Louis-Antoine Dessaulles, neveu du tribun Louis-Joseph Papineau, se lance dans une enquête sur le rôle très appuyé du clergé dans cette élection, qui prend l’allure d’un référendum truqué en faveur de la nouvelle Constitution coloniale.

Dans le journal Le Pays, entre le 17 septembre 1867 et 20 février 1868, Dessaulles publie les résultats de ses observations. Il observe, au Québec, l’influence sans gêne du clergé dans certaines circonscriptions électorales. Il va les étudier de près, comme en témoignent ses carnets de notes, dont l’historien Yvan Lamonde a publié quelques extraits. Dessaulles dira qu’il a « en [s]a possession tant de faits de la plus terrible gravité » au sujet des curés qu’il a de quoi en démasquer plusieurs.

Que trouve-t-on dans les carnets de Dessaulles ? Toutes sortes de témoignages, de première main, qui mettent en cause les visées d’un clergé qui manipule sciemment le vote en faveur de ses perspectives ultra-conservatrices. Dans une volonté d’infléchir le vote populaire, le clergé révèle son adhésion au nouvel ordre colonial. À Montréal, Mgr Bourget avait reçu en primeur le texte de la Constitution adoptée à Londres. Le prélat fera en sorte de repérer ses ouailles qui s’opposent à ses idées politiques en s’informant sur les journaux que ceux-ci lisent.

Dessaulles rapporte par exemple les cas de curés qui enjoignent de voter à la place d’un mort ou d’électeurs dont le droit de propriété — une condition alors nécessaire — est tout sauf bien assuré. Il cite le cas de curés. Voici François-Xavier Caisse, à L’Épiphanie, qui offre un minot de farine de sarrasin à un pauvre pour l’encourager à voter selon ses visées. Et aussi le sulpicien Augustin-Siméon Campion qui, à l’église, affirme que les citoyens ne doivent pas se former d’opinions politiques « sans consulter leurs pasteurs ».

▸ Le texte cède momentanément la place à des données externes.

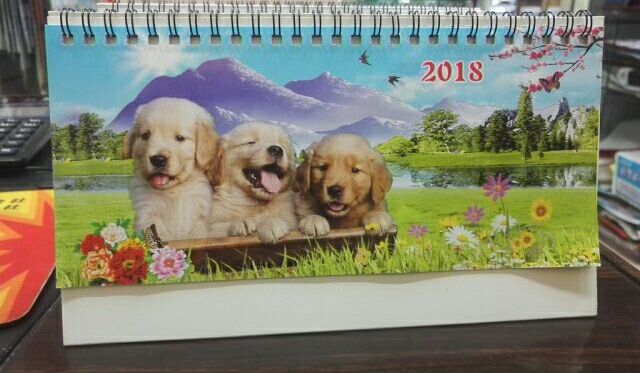 台历/台历/台历细节图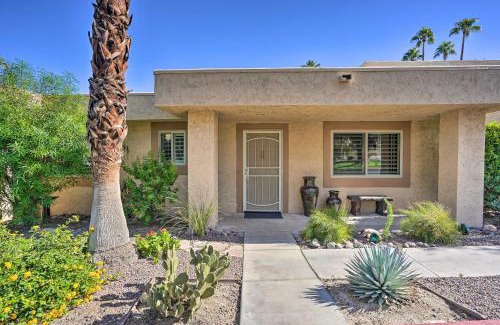 Palm Desert Apartment | Private Patio and Shared Pool Palm Desert Condo!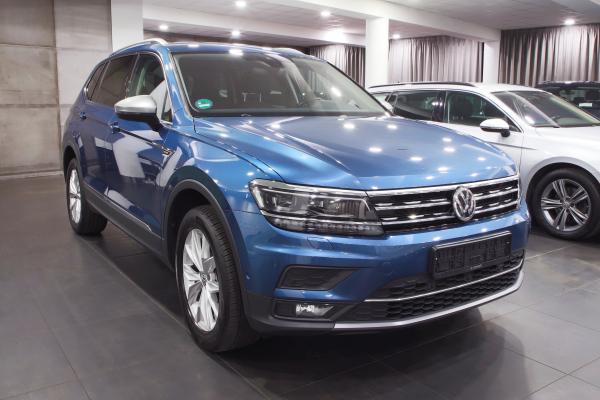 Volkswagen Tiguan Allspace Highline 4Motion 2.0 TDI 4x4 110kW DSG / Virtual cockpit / ALU 18''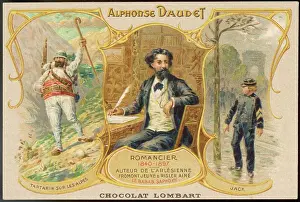 Daudet: ALPHONSE DAUDET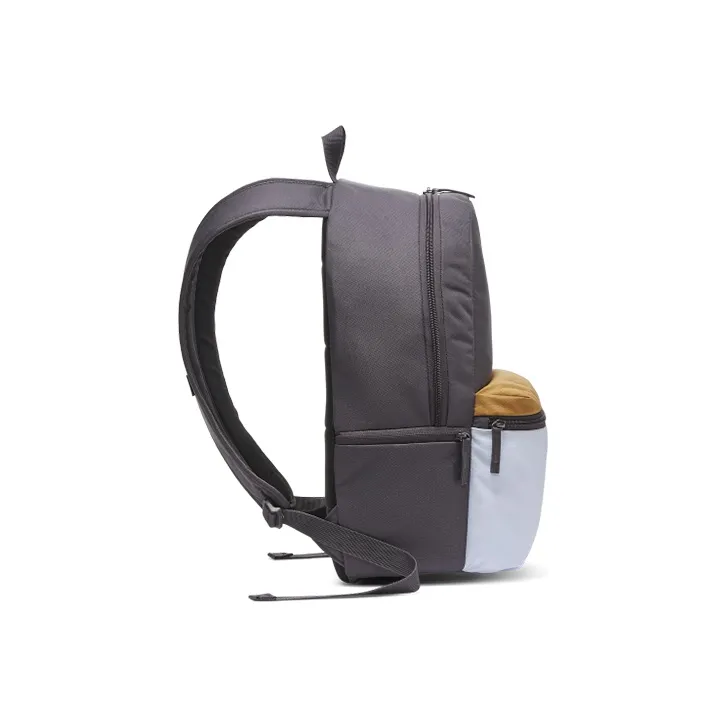 Nike Heritage Polyester Backpack Regular Unisex Thunder Gray & Light Purple-2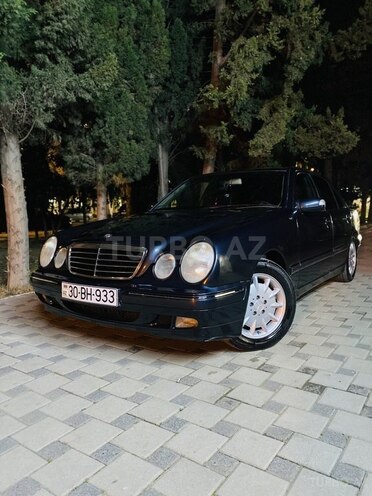 Mercedes E 270 2001, 518,000 km - 2.7 l - İmişli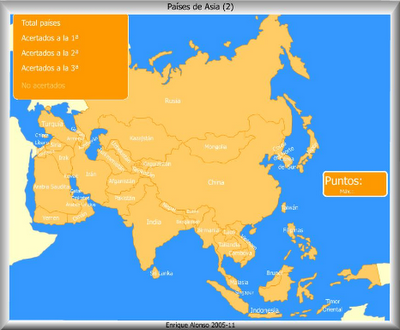 Unidos para aprender: Lucía García :): MAPA INTERACTIVO DE ASIA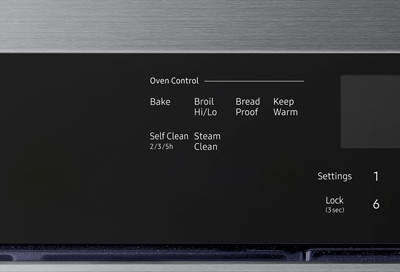 How Do I Activate And Deactivate The Oven Child Lock - Cleaning & Care 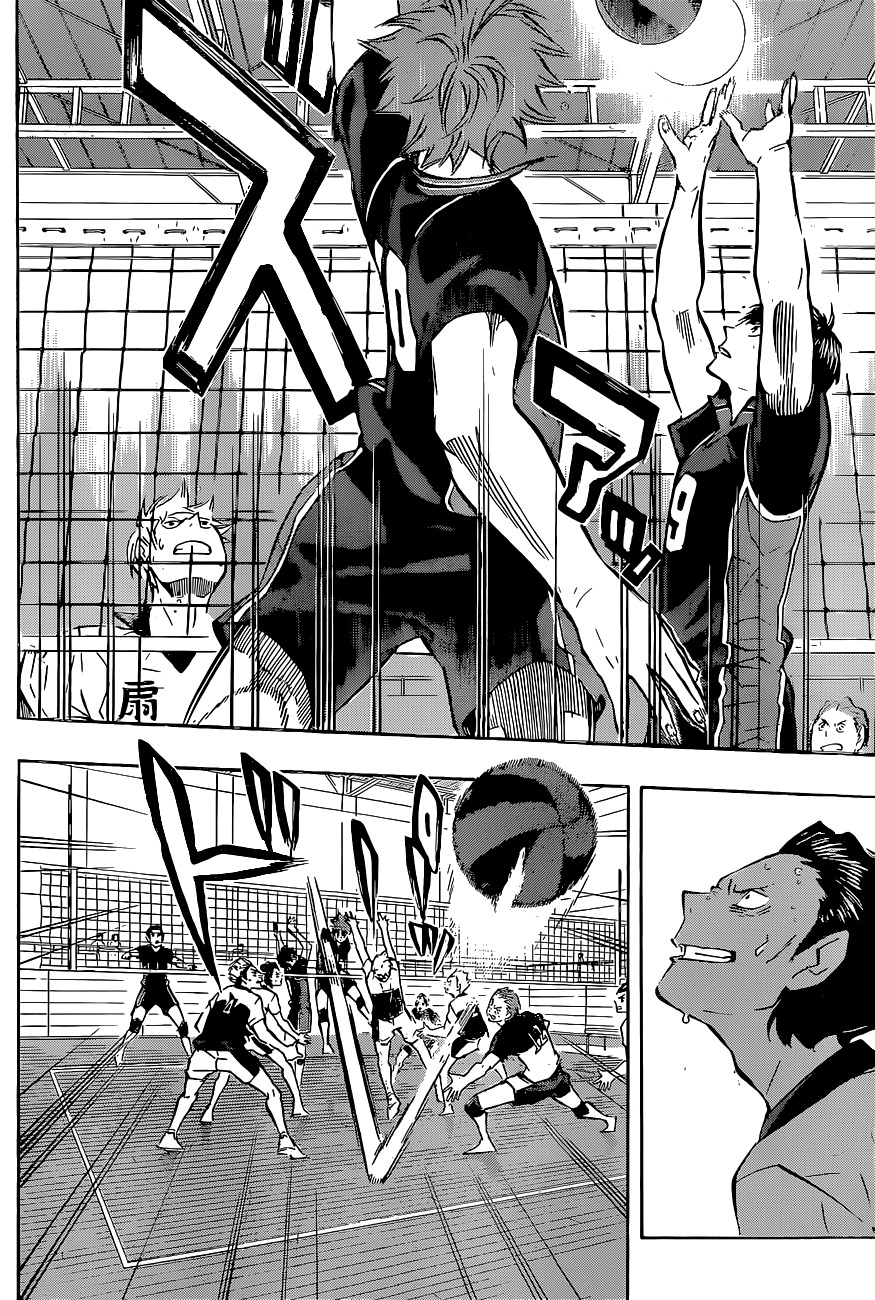 Read Haikyuu ES Manga Online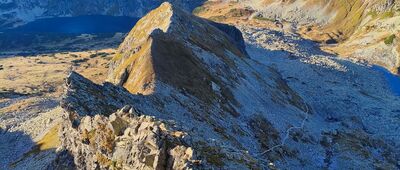 Zawrat ↔ Kozia Przełęcz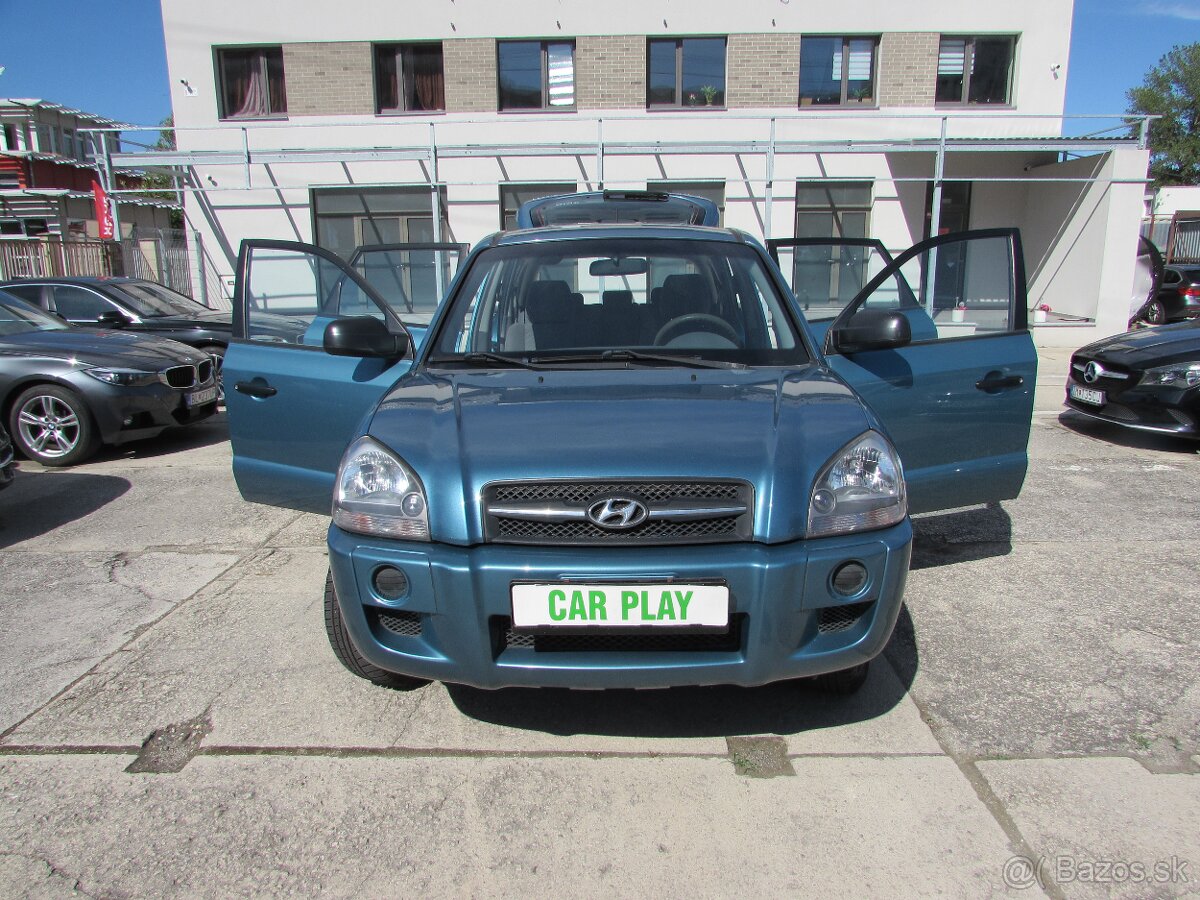 Hyundai Tucson 2.0 - 4x4 - Splatka od 99,-€ -PLATNÁ STK a EK - 12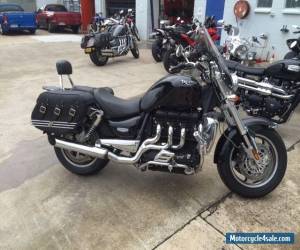 Motorcycle Triumph Rocket III for Sale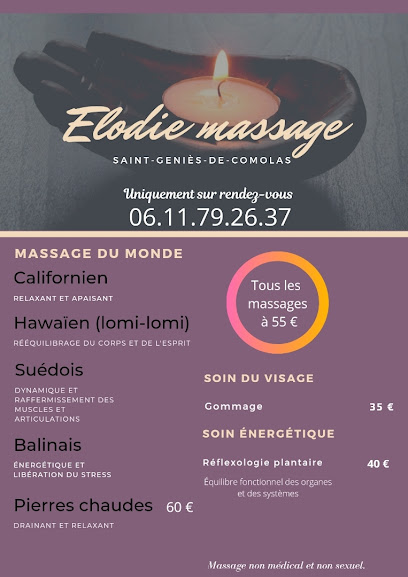 Elodie massage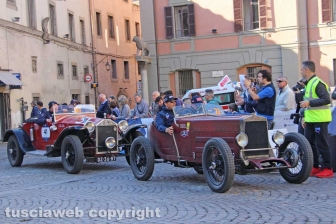La Mille miglia 2018 (terza tappa)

Pour ces élections de 1867, les évêques se donnent la main pour chanter en choeur la gloire du nouveau régime. Mgr Charles Larocque, évêque de Saint-Hyacinthe, estime qu’il n’y a pas d’autre choix puisque le refus de ce système ouvrirait la porte au régime républicain, c’est-à-dire aux États-Unis ou à la France, deux États révolutionnaires.

Une opposition

À ceux qui voudraient, comme le fit Louis-Joseph Papineau, dénoncer ce nouvel ordre politique conservateur, le clergé fait barrage de tout son corps.

Dans son étude de 1992 intitulée Le Québec et la Confédération : un choix libre ?, l’historien Marcel Bellavance a conclu à l’influence indue de l’Église dans le processus électoral en 1867. Cette influence du clergé s’avère déterminante, juge-t-il. L’opposition à la confédération est tuée dans l’oeuf par un clergé qui exclut de son monde social les opposants. L’historien estime tout de même que, malgré bien des manoeuvres illicites, les opposants qui se manifestent contre la Confédération sont à peu près à hauteur de 45 %.

Mais le clergé est écouté et appuyé par une génération de politiciens qui s’assure les meilleures places dans ce régime en construction. C’est le cas de Wilfrid Laurier. À la veille des élections, il démissionne de l’Institut canadien, ce centre d’esprits bouillants, pour mieux adopter un style mi-chair mi-poisson qui va lui servir à soutenir la Confédération. Le joufflu Joseph-Alfred Mousseau, appelé à devenir premier ministre du Québec, affirme pour sa part, en attendant d’être porté au pouvoir, que ce régime n’est pas, contrairement à ce que prétendent ses opposants, « le couronnement de dix années de mauvaises administrations ».